Data items
════════════════

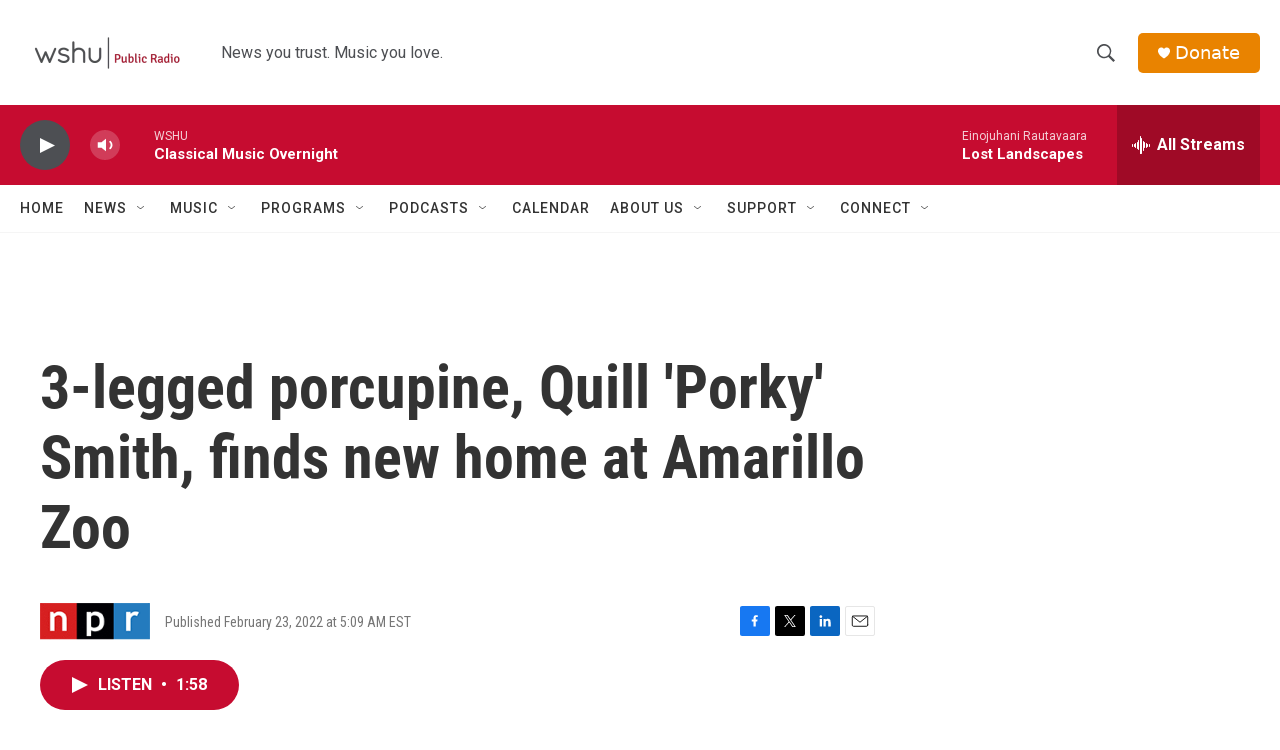

--- FILE ---
content_type: text/html; charset=utf-8
request_url: https://www.google.com/recaptcha/api2/aframe
body_size: 270
content:
<!DOCTYPE HTML><html><head><meta http-equiv="content-type" content="text/html; charset=UTF-8"></head><body><script nonce="wZW9di-GKpLG1toWNv99Ww">/** Anti-fraud and anti-abuse applications only. See google.com/recaptcha */ try{var clients={'sodar':'https://pagead2.googlesyndication.com/pagead/sodar?'};window.addEventListener("message",function(a){try{if(a.source===window.parent){var b=JSON.parse(a.data);var c=clients[b['id']];if(c){var d=document.createElement('img');d.src=c+b['params']+'&rc='+(localStorage.getItem("rc::a")?sessionStorage.getItem("rc::b"):"");window.document.body.appendChild(d);sessionStorage.setItem("rc::e",parseInt(sessionStorage.getItem("rc::e")||0)+1);localStorage.setItem("rc::h",'1768715628449');}}}catch(b){}});window.parent.postMessage("_grecaptcha_ready", "*");}catch(b){}</script></body></html>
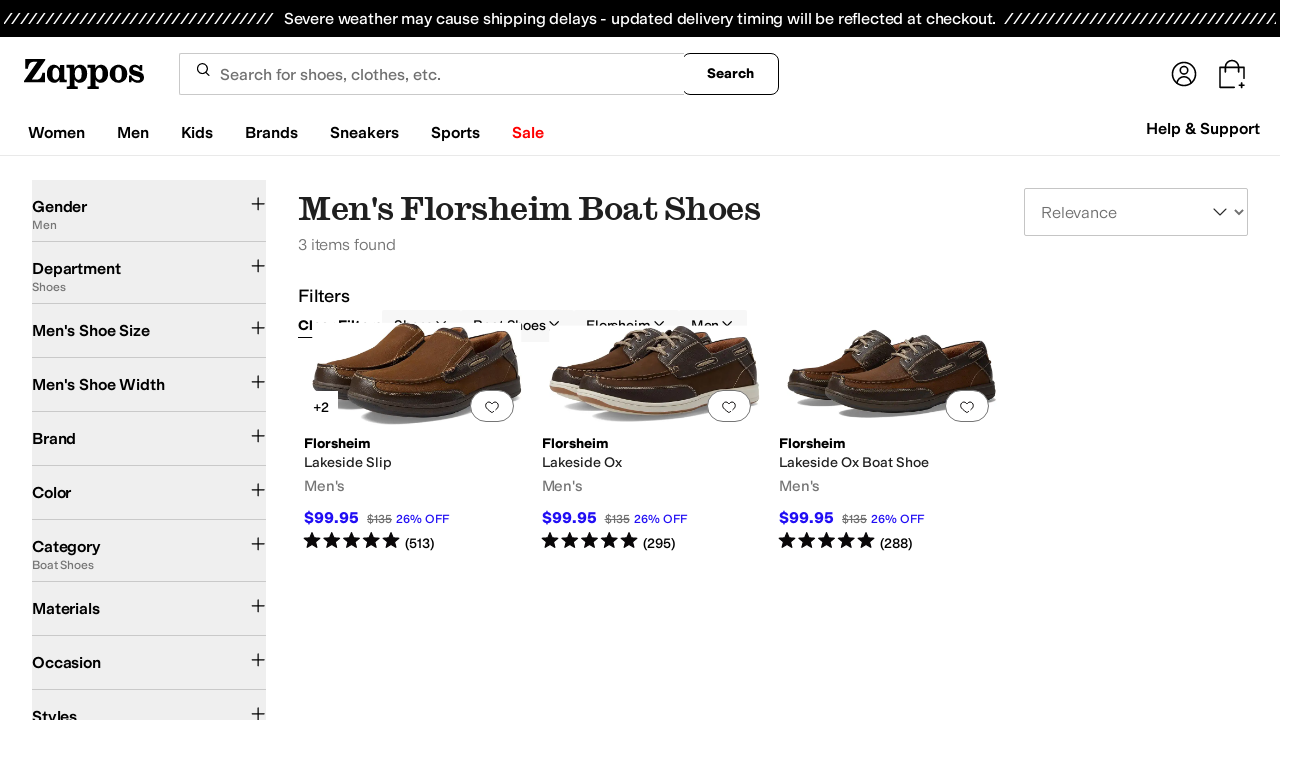

--- FILE ---
content_type: image/svg+xml
request_url: https://www.zappos.com/marty-assets/star-sprite.d2a007f6eac9cab37f5eaa9dbe94f60d.svg
body_size: 201
content:
<svg width="188" height="16" fill="none" xmlns="http://www.w3.org/2000/svg"><path d="M8.5 1l2.059 4.953L16 6.35l-4.17 3.457L13.134 15 8.5 12.18 3.865 15l1.306-5.194L1 6.349l5.441-.396L8.5 1zm19 0l2.059 4.953L35 6.35l-4.17 3.457L32.135 15 27.5 12.18 22.865 15l1.306-5.194L20 6.349l5.441-.396L27.5 1zm19 0l2.059 4.953L54 6.35l-4.17 3.457L51.135 15 46.5 12.18 41.865 15l1.306-5.194L39 6.349l5.441-.396L46.5 1zm19 0l2.059 4.953L73 6.35l-4.17 3.457L70.135 15 65.5 12.18 60.865 15l1.306-5.194L58 6.349l5.441-.396L65.5 1zm19 0l2.059 4.953L92 6.35l-4.17 3.457L89.135 15 84.5 12.18 79.865 15l1.306-5.194L77 6.349l5.441-.396L84.5 1z" fill="#090708" stroke="#090708" stroke-width="1.2" stroke-linecap="round" stroke-linejoin="round"/><path d="M103.5 1l2.059 4.953L111 6.35l-4.17 3.457L108.135 15l-4.635-2.82L98.865 15l1.306-5.194L96 6.349l5.441-.396L103.5 1zm19 0l2.059 4.953L130 6.35l-4.17 3.457L127.135 15l-4.635-2.82-4.635 2.82 1.306-5.194L115 6.349l5.441-.396L122.5 1zm19 0l2.059 4.953L149 6.35l-4.17 3.457L146.135 15l-4.635-2.82-4.635 2.82 1.306-5.194L134 6.349l5.441-.396L141.5 1zm19 0l2.059 4.953L168 6.35l-4.17 3.457L165.135 15l-4.635-2.82-4.635 2.82 1.306-5.194L153 6.349l5.441-.396L160.5 1zm19 0l2.059 4.953L187 6.35l-4.17 3.457L184.135 15l-4.635-2.82-4.635 2.82 1.306-5.194L172 6.349l5.441-.396L179.5 1z" stroke="#090708" stroke-width="1.2" stroke-linecap="round" stroke-linejoin="round"/></svg>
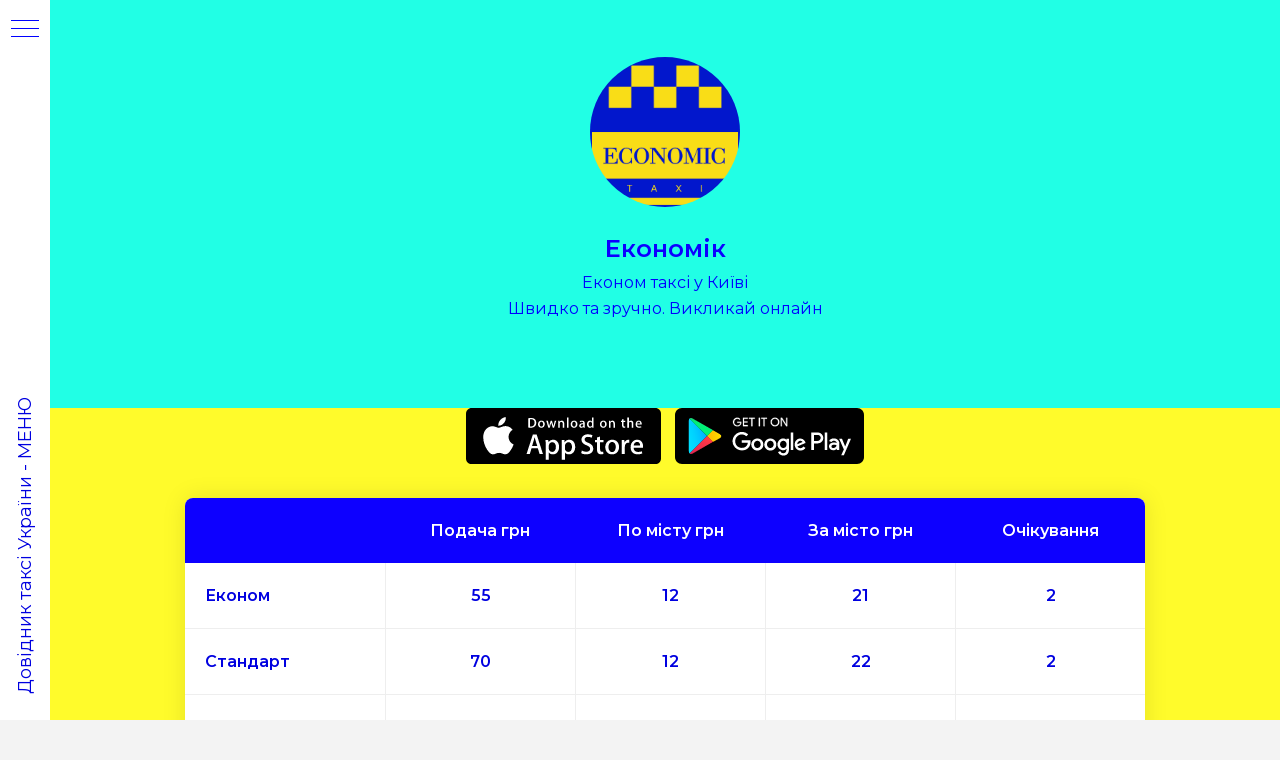

--- FILE ---
content_type: text/html; charset=utf-8
request_url: https://www.google.com/recaptcha/api2/aframe
body_size: 269
content:
<!DOCTYPE HTML><html><head><meta http-equiv="content-type" content="text/html; charset=UTF-8"></head><body><script nonce="U84WH16j5rrZNXVZrsv2Bg">/** Anti-fraud and anti-abuse applications only. See google.com/recaptcha */ try{var clients={'sodar':'https://pagead2.googlesyndication.com/pagead/sodar?'};window.addEventListener("message",function(a){try{if(a.source===window.parent){var b=JSON.parse(a.data);var c=clients[b['id']];if(c){var d=document.createElement('img');d.src=c+b['params']+'&rc='+(localStorage.getItem("rc::a")?sessionStorage.getItem("rc::b"):"");window.document.body.appendChild(d);sessionStorage.setItem("rc::e",parseInt(sessionStorage.getItem("rc::e")||0)+1);localStorage.setItem("rc::h",'1769397293203');}}}catch(b){}});window.parent.postMessage("_grecaptcha_ready", "*");}catch(b){}</script></body></html>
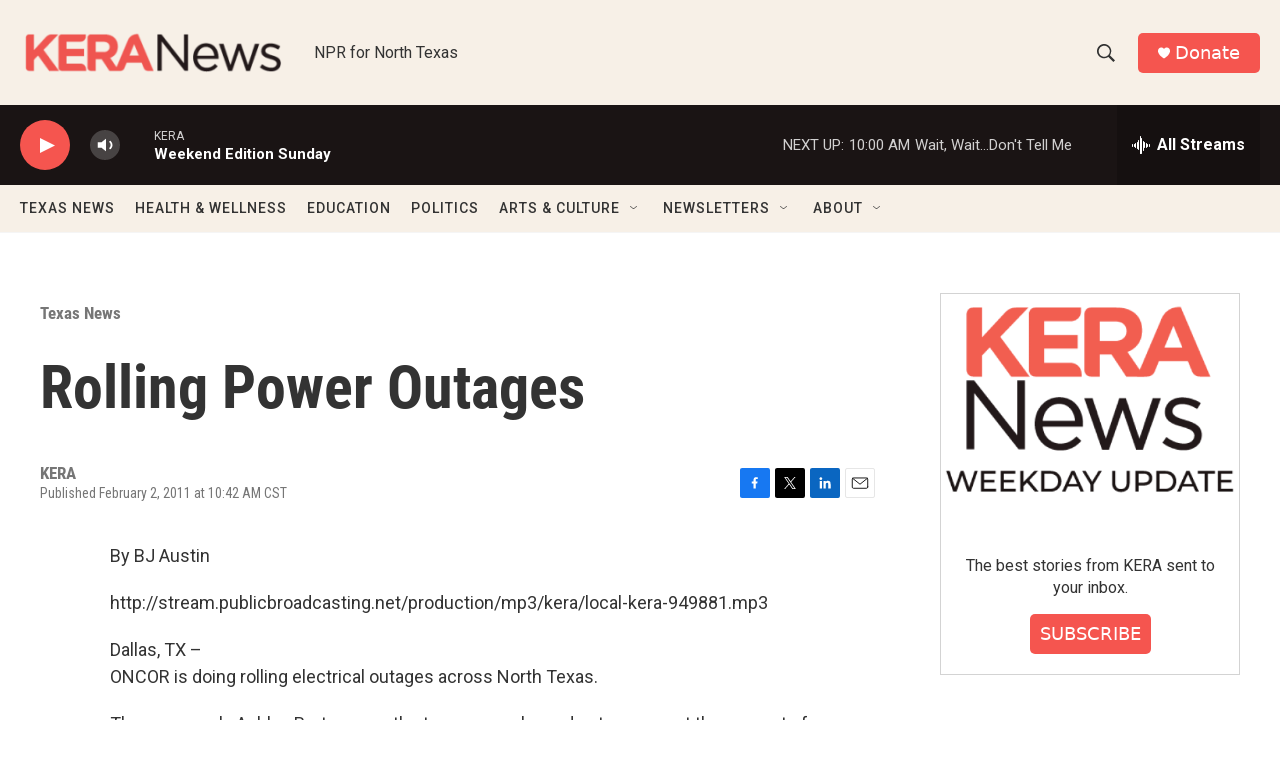

--- FILE ---
content_type: text/html; charset=utf-8
request_url: https://www.google.com/recaptcha/api2/aframe
body_size: 267
content:
<!DOCTYPE HTML><html><head><meta http-equiv="content-type" content="text/html; charset=UTF-8"></head><body><script nonce="9tysOKL10w7rZk7uHdpFhA">/** Anti-fraud and anti-abuse applications only. See google.com/recaptcha */ try{var clients={'sodar':'https://pagead2.googlesyndication.com/pagead/sodar?'};window.addEventListener("message",function(a){try{if(a.source===window.parent){var b=JSON.parse(a.data);var c=clients[b['id']];if(c){var d=document.createElement('img');d.src=c+b['params']+'&rc='+(localStorage.getItem("rc::a")?sessionStorage.getItem("rc::b"):"");window.document.body.appendChild(d);sessionStorage.setItem("rc::e",parseInt(sessionStorage.getItem("rc::e")||0)+1);localStorage.setItem("rc::h",'1768748650028');}}}catch(b){}});window.parent.postMessage("_grecaptcha_ready", "*");}catch(b){}</script></body></html>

════════════════

**EXERCISE**
Print the records above verbatim, pictures excluded.

**EXERCISE RESULT**
--- FILE ---
content_type: text/html; charset=utf-8
request_url: https://www.google.com/recaptcha/api2/aframe
body_size: 270
content:
<!DOCTYPE HTML><html><head><meta http-equiv="content-type" content="text/html; charset=UTF-8"></head><body><script nonce="wZW9di-GKpLG1toWNv99Ww">/** Anti-fraud and anti-abuse applications only. See google.com/recaptcha */ try{var clients={'sodar':'https://pagead2.googlesyndication.com/pagead/sodar?'};window.addEventListener("message",function(a){try{if(a.source===window.parent){var b=JSON.parse(a.data);var c=clients[b['id']];if(c){var d=document.createElement('img');d.src=c+b['params']+'&rc='+(localStorage.getItem("rc::a")?sessionStorage.getItem("rc::b"):"");window.document.body.appendChild(d);sessionStorage.setItem("rc::e",parseInt(sessionStorage.getItem("rc::e")||0)+1);localStorage.setItem("rc::h",'1768715628449');}}}catch(b){}});window.parent.postMessage("_grecaptcha_ready", "*");}catch(b){}</script></body></html>

--- FILE ---
content_type: image/svg+xml
request_url: https://www.zappos.com/marty-assets/star-sprite.d2a007f6eac9cab37f5eaa9dbe94f60d.svg
body_size: 201
content:
<svg width="188" height="16" fill="none" xmlns="http://www.w3.org/2000/svg"><path d="M8.5 1l2.059 4.953L16 6.35l-4.17 3.457L13.134 15 8.5 12.18 3.865 15l1.306-5.194L1 6.349l5.441-.396L8.5 1zm19 0l2.059 4.953L35 6.35l-4.17 3.457L32.135 15 27.5 12.18 22.865 15l1.306-5.194L20 6.349l5.441-.396L27.5 1zm19 0l2.059 4.953L54 6.35l-4.17 3.457L51.135 15 46.5 12.18 41.865 15l1.306-5.194L39 6.349l5.441-.396L46.5 1zm19 0l2.059 4.953L73 6.35l-4.17 3.457L70.135 15 65.5 12.18 60.865 15l1.306-5.194L58 6.349l5.441-.396L65.5 1zm19 0l2.059 4.953L92 6.35l-4.17 3.457L89.135 15 84.5 12.18 79.865 15l1.306-5.194L77 6.349l5.441-.396L84.5 1z" fill="#090708" stroke="#090708" stroke-width="1.2" stroke-linecap="round" stroke-linejoin="round"/><path d="M103.5 1l2.059 4.953L111 6.35l-4.17 3.457L108.135 15l-4.635-2.82L98.865 15l1.306-5.194L96 6.349l5.441-.396L103.5 1zm19 0l2.059 4.953L130 6.35l-4.17 3.457L127.135 15l-4.635-2.82-4.635 2.82 1.306-5.194L115 6.349l5.441-.396L122.5 1zm19 0l2.059 4.953L149 6.35l-4.17 3.457L146.135 15l-4.635-2.82-4.635 2.82 1.306-5.194L134 6.349l5.441-.396L141.5 1zm19 0l2.059 4.953L168 6.35l-4.17 3.457L165.135 15l-4.635-2.82-4.635 2.82 1.306-5.194L153 6.349l5.441-.396L160.5 1zm19 0l2.059 4.953L187 6.35l-4.17 3.457L184.135 15l-4.635-2.82-4.635 2.82 1.306-5.194L172 6.349l5.441-.396L179.5 1z" stroke="#090708" stroke-width="1.2" stroke-linecap="round" stroke-linejoin="round"/></svg>

--- FILE ---
content_type: text/html; charset=utf-8
request_url: https://www.google.com/recaptcha/api2/aframe
body_size: 269
content:
<!DOCTYPE HTML><html><head><meta http-equiv="content-type" content="text/html; charset=UTF-8"></head><body><script nonce="U84WH16j5rrZNXVZrsv2Bg">/** Anti-fraud and anti-abuse applications only. See google.com/recaptcha */ try{var clients={'sodar':'https://pagead2.googlesyndication.com/pagead/sodar?'};window.addEventListener("message",function(a){try{if(a.source===window.parent){var b=JSON.parse(a.data);var c=clients[b['id']];if(c){var d=document.createElement('img');d.src=c+b['params']+'&rc='+(localStorage.getItem("rc::a")?sessionStorage.getItem("rc::b"):"");window.document.body.appendChild(d);sessionStorage.setItem("rc::e",parseInt(sessionStorage.getItem("rc::e")||0)+1);localStorage.setItem("rc::h",'1769397293203');}}}catch(b){}});window.parent.postMessage("_grecaptcha_ready", "*");}catch(b){}</script></body></html>

--- FILE ---
content_type: text/html; charset=utf-8
request_url: https://www.google.com/recaptcha/api2/aframe
body_size: 267
content:
<!DOCTYPE HTML><html><head><meta http-equiv="content-type" content="text/html; charset=UTF-8"></head><body><script nonce="9tysOKL10w7rZk7uHdpFhA">/** Anti-fraud and anti-abuse applications only. See google.com/recaptcha */ try{var clients={'sodar':'https://pagead2.googlesyndication.com/pagead/sodar?'};window.addEventListener("message",function(a){try{if(a.source===window.parent){var b=JSON.parse(a.data);var c=clients[b['id']];if(c){var d=document.createElement('img');d.src=c+b['params']+'&rc='+(localStorage.getItem("rc::a")?sessionStorage.getItem("rc::b"):"");window.document.body.appendChild(d);sessionStorage.setItem("rc::e",parseInt(sessionStorage.getItem("rc::e")||0)+1);localStorage.setItem("rc::h",'1768748650028');}}}catch(b){}});window.parent.postMessage("_grecaptcha_ready", "*");}catch(b){}</script></body></html>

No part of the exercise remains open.